To execute and secure financial transactions, or ensure supply chain traceability, many institutions and companies today rely on blockchain, a revered “digital account book”, to develop new products or services. Energy, finance, extractive industries, food ... all these sectors are involved.
But what if the development of this "quick fix" was blocked by regulation? This fear has been expressed for several months by legal experts on the new European regulation on data protection: the famous GDPR. Having taken effect 25 May, it was developed before blockchain became a technological trend within companies. The regulation, therefore, makes no mention of it.
Incompatible by principle ?
However, several blockchain principles conflict with the rights granted by GDPR, especially for blockchains that are public. This is particularly the case for those deemed "original", which is used for bitcoin, for example.

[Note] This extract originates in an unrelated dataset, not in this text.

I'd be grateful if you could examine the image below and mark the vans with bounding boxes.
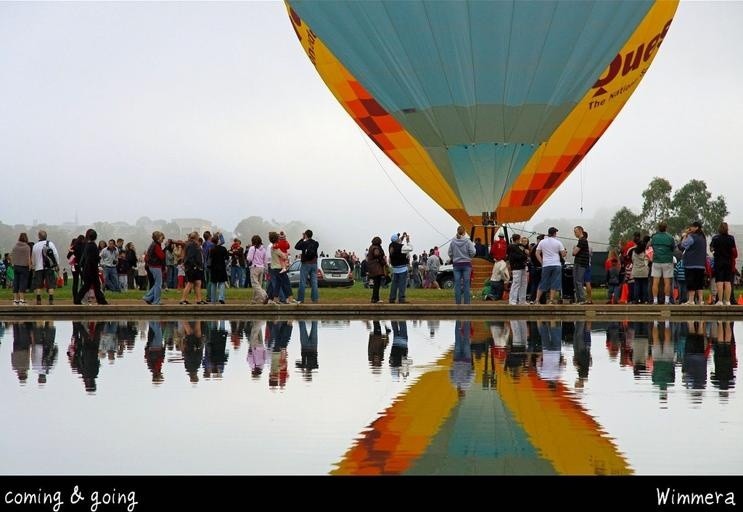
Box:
[286,257,354,287]
[584,251,621,288]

It was created to provide a decentralised system that no government or society can control.
Several points can cause issues: the identification of personal data registered in blockchain, the data’s treatment and conservation. Thus, while the complexity, or even the impossibility, of modifying data is one of the major attractions of blockchain, in the context of securing transactions or traceability, this proves to be in contradiction with the European regulation which enforced the right for personal data to be deleted.
For Anne Toth, Head of Data Policy for the World Economic Forum, blockchain is not "GDRP- compatible" as the regulations exist today.
Several legal experts choose to nuance the subject. For Isabelle Renard, a lawyer at the Paris Bar and engineer, there is "no incompatibility in principle" but rather "a difficulty in application" related to both the complexity of the regulation, the technology and the challenge in garnering consent. "Every solution has to be evaluated in context," she says. In addition, companies can go through private blockchains that are controlled by an administrator and allow them to modify information.
However, the fear is real amongst users. The CNIL, the national French Data Protection Authority, responsible for enforcing the new regulation in France, confirms that it has received numerous requests from public and private institutions. Soon, it will have to give concrete guidelines in order to reconcile both parties.
The stakes are high, at an economic level and in terms of responsible transformation. Blockchain is at the heart of the start-up business, which is attracting investors, such as WPO, which uses the technology for energy transition. It is also tested by firms and large groups to combat child labour in Congolese cobalt mines.